> **What is expected**: Write out every line of the listing below word for word, leaving the pictures out of your answer.

##### Data excerpts

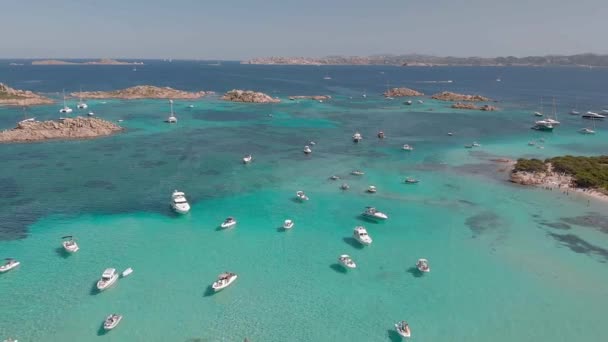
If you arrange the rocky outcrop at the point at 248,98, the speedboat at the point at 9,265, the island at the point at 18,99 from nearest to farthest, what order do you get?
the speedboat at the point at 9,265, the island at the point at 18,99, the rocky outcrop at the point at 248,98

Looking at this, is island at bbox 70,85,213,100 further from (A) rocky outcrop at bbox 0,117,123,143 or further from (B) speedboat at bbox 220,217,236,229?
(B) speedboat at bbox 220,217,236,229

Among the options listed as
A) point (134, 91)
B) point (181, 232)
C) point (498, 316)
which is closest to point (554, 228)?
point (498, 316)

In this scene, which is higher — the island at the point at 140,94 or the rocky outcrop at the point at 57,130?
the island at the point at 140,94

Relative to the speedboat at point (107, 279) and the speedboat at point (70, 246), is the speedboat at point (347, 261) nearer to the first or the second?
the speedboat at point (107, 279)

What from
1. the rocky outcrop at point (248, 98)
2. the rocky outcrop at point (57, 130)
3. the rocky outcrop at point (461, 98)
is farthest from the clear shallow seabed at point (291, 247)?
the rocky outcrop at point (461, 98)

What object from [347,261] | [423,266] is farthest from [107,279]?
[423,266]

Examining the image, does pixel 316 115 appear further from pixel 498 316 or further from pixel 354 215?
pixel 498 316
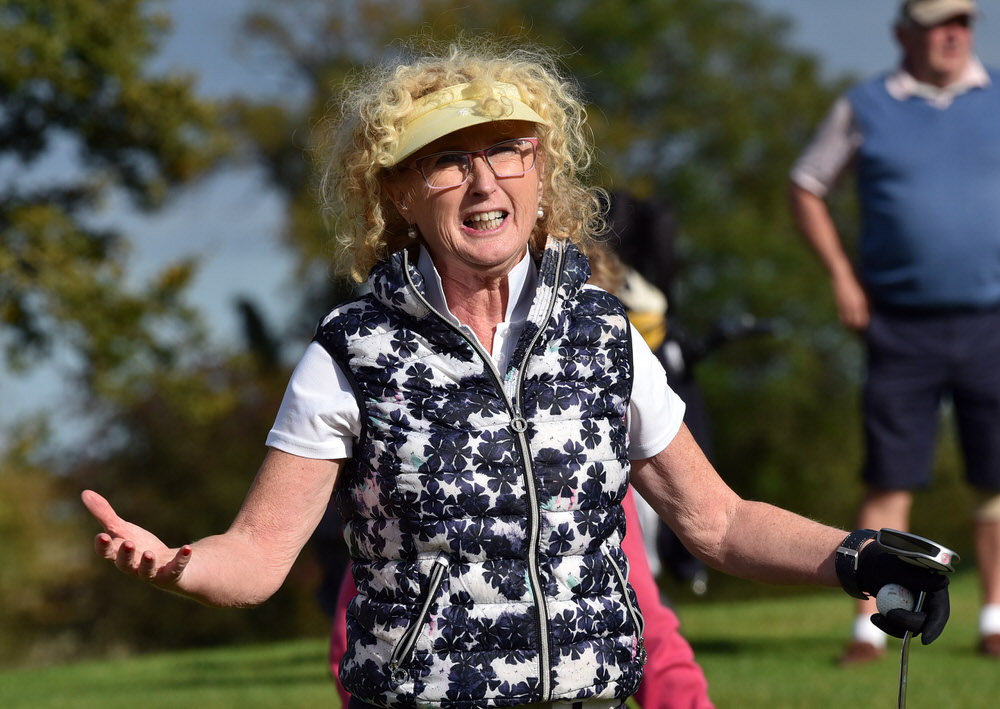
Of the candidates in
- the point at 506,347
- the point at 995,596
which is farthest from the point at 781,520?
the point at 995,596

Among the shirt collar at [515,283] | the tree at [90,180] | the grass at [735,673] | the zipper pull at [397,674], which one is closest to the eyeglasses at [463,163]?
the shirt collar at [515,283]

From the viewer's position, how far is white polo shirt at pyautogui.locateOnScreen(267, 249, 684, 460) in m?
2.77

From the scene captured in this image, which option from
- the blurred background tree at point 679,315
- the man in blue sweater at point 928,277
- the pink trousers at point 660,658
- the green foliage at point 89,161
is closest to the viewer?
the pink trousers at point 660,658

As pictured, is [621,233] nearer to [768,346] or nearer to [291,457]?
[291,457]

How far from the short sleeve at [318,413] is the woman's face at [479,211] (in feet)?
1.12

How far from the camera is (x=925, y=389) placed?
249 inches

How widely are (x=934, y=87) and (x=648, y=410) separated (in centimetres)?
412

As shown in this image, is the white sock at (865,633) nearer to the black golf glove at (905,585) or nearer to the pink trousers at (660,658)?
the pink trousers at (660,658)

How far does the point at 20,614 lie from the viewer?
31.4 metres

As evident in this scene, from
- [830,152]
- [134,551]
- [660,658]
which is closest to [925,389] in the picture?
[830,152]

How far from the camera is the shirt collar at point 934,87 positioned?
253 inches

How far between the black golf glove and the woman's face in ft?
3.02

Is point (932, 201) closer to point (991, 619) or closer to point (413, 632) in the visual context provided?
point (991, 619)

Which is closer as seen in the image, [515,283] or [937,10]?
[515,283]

##########

> **Task solution**:
If you arrange the rocky outcrop at the point at 248,98, the speedboat at the point at 9,265, the island at the point at 18,99 from nearest to farthest, what order do you get?
the speedboat at the point at 9,265, the island at the point at 18,99, the rocky outcrop at the point at 248,98

Looking at this, is island at bbox 70,85,213,100 further from (A) rocky outcrop at bbox 0,117,123,143 or further from (B) speedboat at bbox 220,217,236,229?
(B) speedboat at bbox 220,217,236,229

Among the options listed as
A) point (134, 91)
B) point (181, 232)
C) point (498, 316)
which is closest to point (554, 228)?
point (498, 316)

In this scene, which is higher — the island at the point at 140,94 or the rocky outcrop at the point at 57,130?
the island at the point at 140,94

Relative to the speedboat at point (107, 279) and the speedboat at point (70, 246), is the speedboat at point (347, 261) nearer to the first or the second?
the speedboat at point (107, 279)

What from
1. the rocky outcrop at point (248, 98)
2. the rocky outcrop at point (57, 130)
3. the rocky outcrop at point (461, 98)
is farthest from the clear shallow seabed at point (291, 247)?
the rocky outcrop at point (461, 98)

What object from [347,261] | [423,266] is farthest from [107,279]?
[423,266]

Examining the image, does pixel 316 115 appear further from pixel 498 316 or further from pixel 354 215?
pixel 498 316
Of the candidates in
- the point at 506,347
- the point at 995,596
which is farthest from the point at 781,520?
the point at 995,596

Among the shirt collar at [515,283] | the tree at [90,180] | the grass at [735,673] | the zipper pull at [397,674], which one is closest to the eyeglasses at [463,163]?
the shirt collar at [515,283]

From the viewer's position, how far is white polo shirt at pyautogui.locateOnScreen(267, 249, 684, 460) in m?
2.77

From the scene captured in this image, which option from
- the blurred background tree at point 679,315
- the man in blue sweater at point 928,277
- the pink trousers at point 660,658
- the green foliage at point 89,161
is closest to the viewer?
the pink trousers at point 660,658

As pictured, is [621,233] nearer to [768,346] or nearer to [291,457]?
[291,457]

How far from the short sleeve at [318,413] is the woman's face at [479,211] (in feet)?
1.12

How far from the camera is (x=925, y=389) placed?
249 inches

How widely are (x=934, y=87) and (x=648, y=410) separated (in centimetres)?
412

As shown in this image, is the white sock at (865,633) nearer to the black golf glove at (905,585) or nearer to the pink trousers at (660,658)?
the pink trousers at (660,658)

How far does the point at 20,614 lie from the viewer?
31.4 metres

As evident in this scene, from
- [830,152]
- [134,551]
- [660,658]
which is closest to [925,389] in the picture?
[830,152]

How far from the camera is the shirt collar at point 934,87 positioned?
253 inches

How far between the black golf glove and the woman's face in ft?
3.02

Is point (932, 201) closer to point (991, 619) or closer to point (413, 632) in the visual context provided?
point (991, 619)

Which is closer as seen in the image, [515,283] or [937,10]?
[515,283]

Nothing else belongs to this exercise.